A VRO runs off pulses from the combustion of the fuel/oil. The pulse is passed through the pulse limiter which is a small screen for a lack of a better explanation. The combustion pulse actuates the diaphragm in the VRO which is the fuel/oil pump and that is when the gas and oil get mixed together. 

When a fuel line is pulled off a motor (any motor) the air fuel ratio is impacted causing the motor to run in a progressive lean state to the no fuel shutdown. This is not an instant operation it takes a few seconds. As the fuel/air ratio goes towards lean the motor combustion temperature increases causing a lean misfire. The lean misfire can over time damage the pulse limiter which will over time damage the VRO diaphragm. 

This happened to me from excesses ethanol in the fuel I purchased when I first owned my VRO equipped motor. The net result of the damage was a $1000 replacement. The ethanol also caused fuel lines and carb damage which is why it was so expensive. I replaced anything that flowed oil or gas to be safe, but that was above the VRO damage cost.

After the replacement I learned as much as I could about the operation of the VRO so I did not cause any other problems. This is how I learned about recreation fuel and about ethanol in regular unleaded fuel. I also found out what the alarm tones are from the VRO and made sure they were functioning correctly in hopes of catching a problem before damage occurred.

I hope this helps, I am just trying to help others not spend money on a problem that they might create without meaning to cause.


----------



## Topshelf (May 24, 2005)

Okay so now I understand. I guess I was thinking about old school oil injectors that weren't as sophisticated as this VRO system.

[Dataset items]

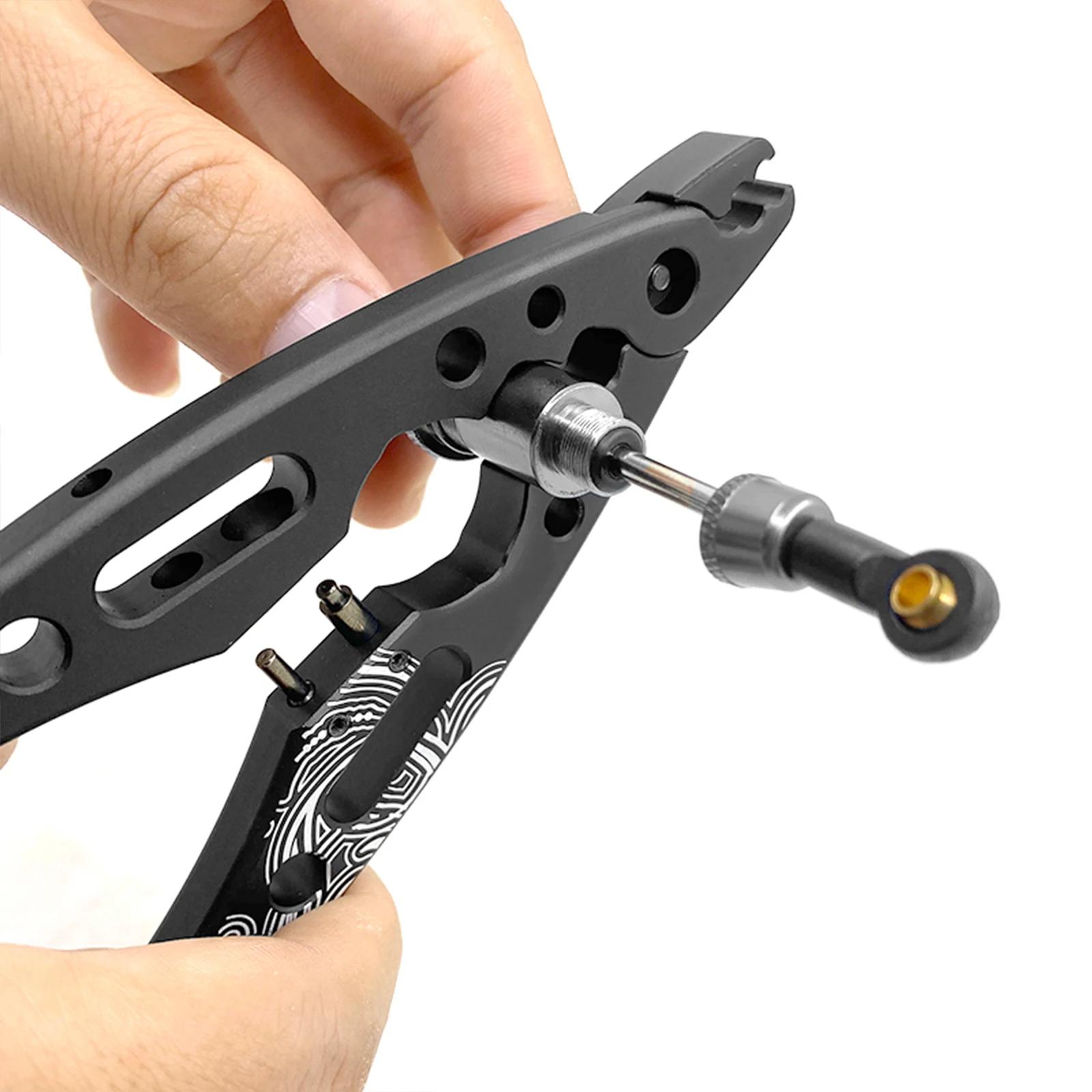Pince multifonction à extrémité sphérique pour arbre de choc RS RC, outils de serrage d'assemblage d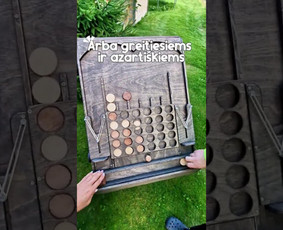 Renginiai, &scaron;ventės - Lauko žaidimų nuoma &Scaron;iauliuose - 4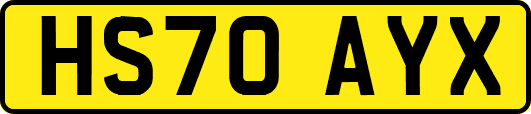 HS70AYX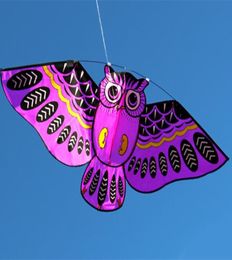 4 pcs 11050cm hibou Kite Whole with Line Easy To Fly Outdoor Toy for Children 4 Color Good Flying High Altitude Kids Gifts6419708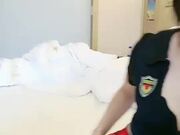 极品欲女黑丝美乳金牌小可和炮友激情啪啪 无前戏暴力插入直喊痛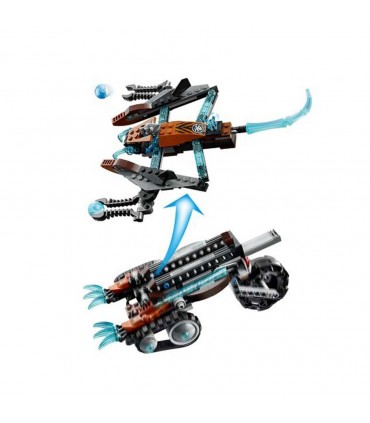 لگو Legends of Chima Flying Phoenix Fire Temple 70146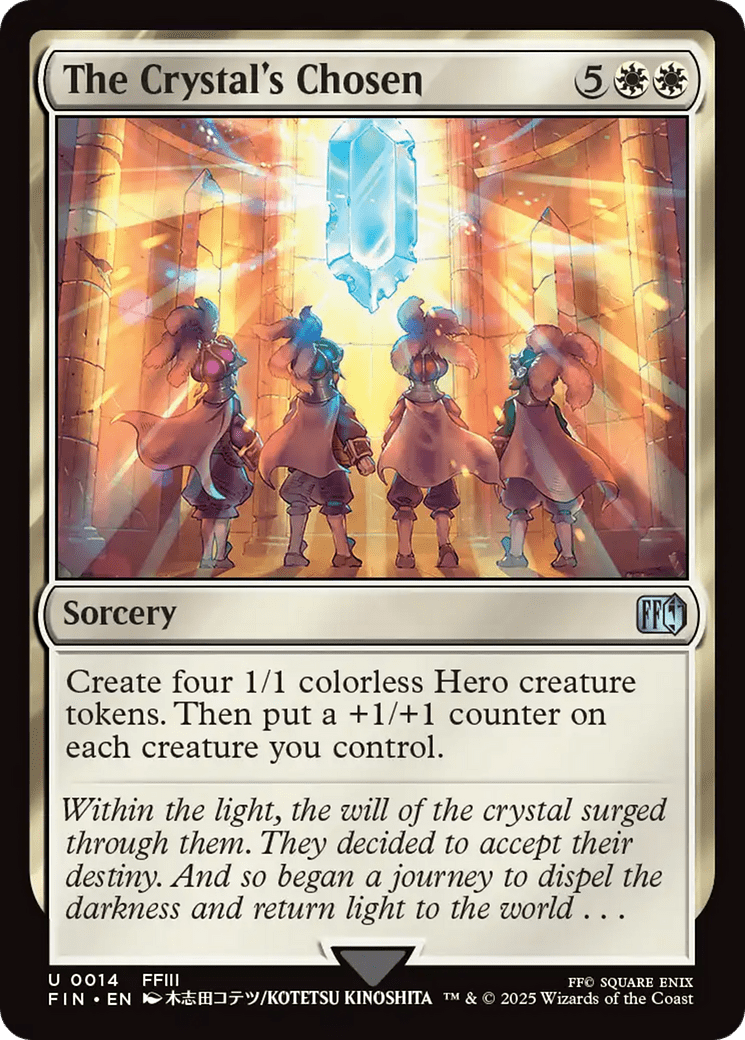 The Crystal's Chosen (014) [FINAL FANTASY]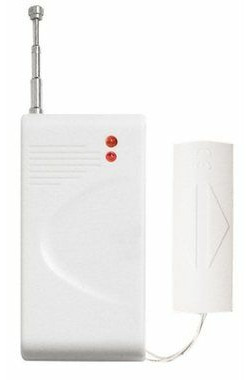 iGet SECURITY P10 - kabelloser Vibrationsmelder / weiß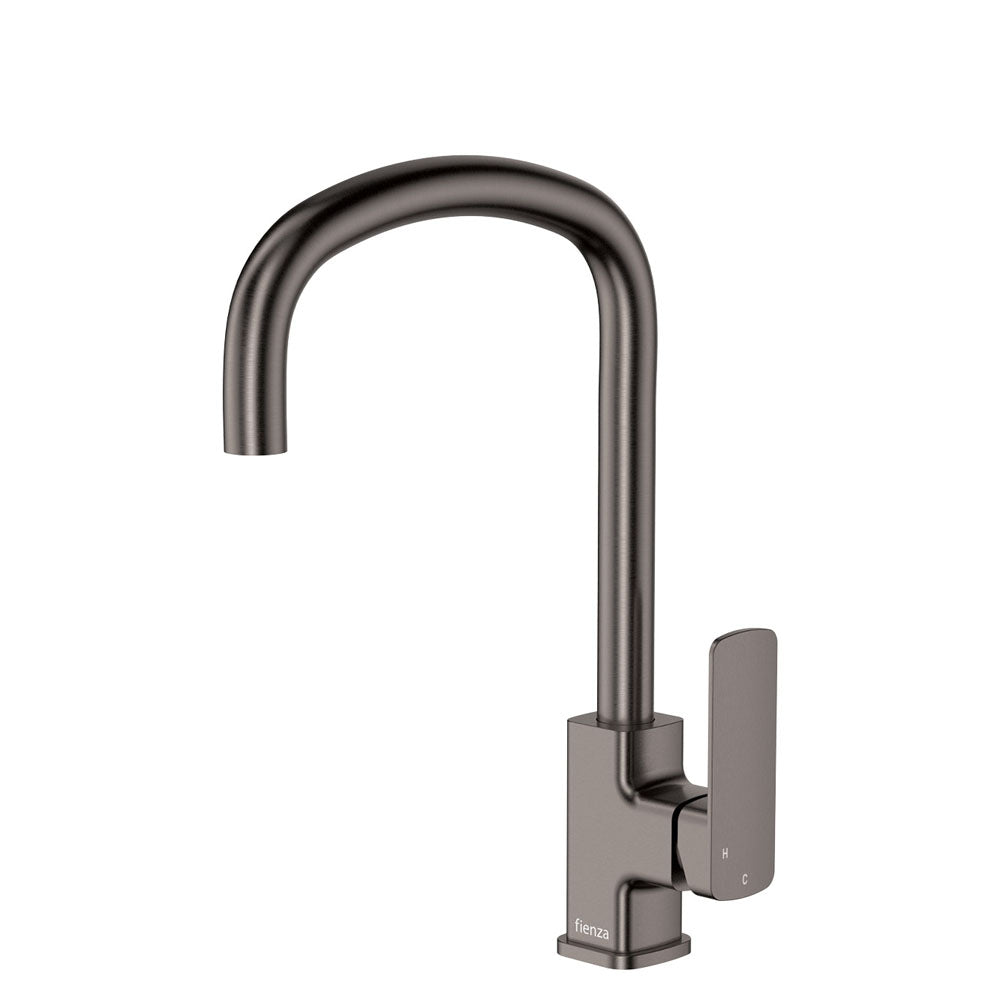 Fienza Tono Sink Mixer, Gun Metal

> _PARTS OF THE EXERCISE_
a – Summarize the forum thread on VRO oil injection in three sentences.
b – Write a continuation of the forum thread on VRO oil injection, starting after its last post.
The dataset items bear no relation to the forum thread on VRO oil injection.

> _RESULTS FOR EACH TASK_
a – A VRO is driven by combustion pulses that pass through a pulse limiter and actuate a diaphragm, which acts as the fuel/oil pump and mixes the gas and oil. Pulling a fuel line off a motor makes it run progressively leaner until it shuts down, and the resulting lean misfire can over time damage the pulse limiter and then the VRO diaphragm. One poster describes a $1000 replacement after excess ethanol in fuel caused damage, after which they learned about recreation fuel and the VRO alarm tones, and a reply says the explanation showed the VRO to be more sophisticated than old-school oil injectors.

b –
I think what I'll probably end up doing then is putting some stabil in it so the fuel doesn't break down. I'm still on the fence on fogging so we'll see on that.

I appreciate the info though. I'm new to this motor and didn't realize it was that sophisticated and technical. The last thing I want to do is end up having to spend a grand to get it fixed or worse.

Sent from my Pixel 4 XL using Michigan Sportsman mobile app


----------



## Robert777 (Jun 24, 2018)

Gas is the key, remove it. Drain fuel by running engine until it stops after removing fuel line if your boat motor has carbs. Fuel injection? You need to do more.

DO NOT USE ETHANOL IN YOUR BOAT. It absorbs water and gels then hardens in your carb, injection and fuel system. Boats, older cars, lawn mowers, all the same. Modern cars have closed sealed fuel systems so they are less effected by ethanol absorbing water and gelling and hardening in the fuel system.

If your engine is fuel injected then manually drain the fuel injection pump tank, consult your manual to find the drain valve and don't be afraid, it is easy.

As for oil, change that in the spring not the fall.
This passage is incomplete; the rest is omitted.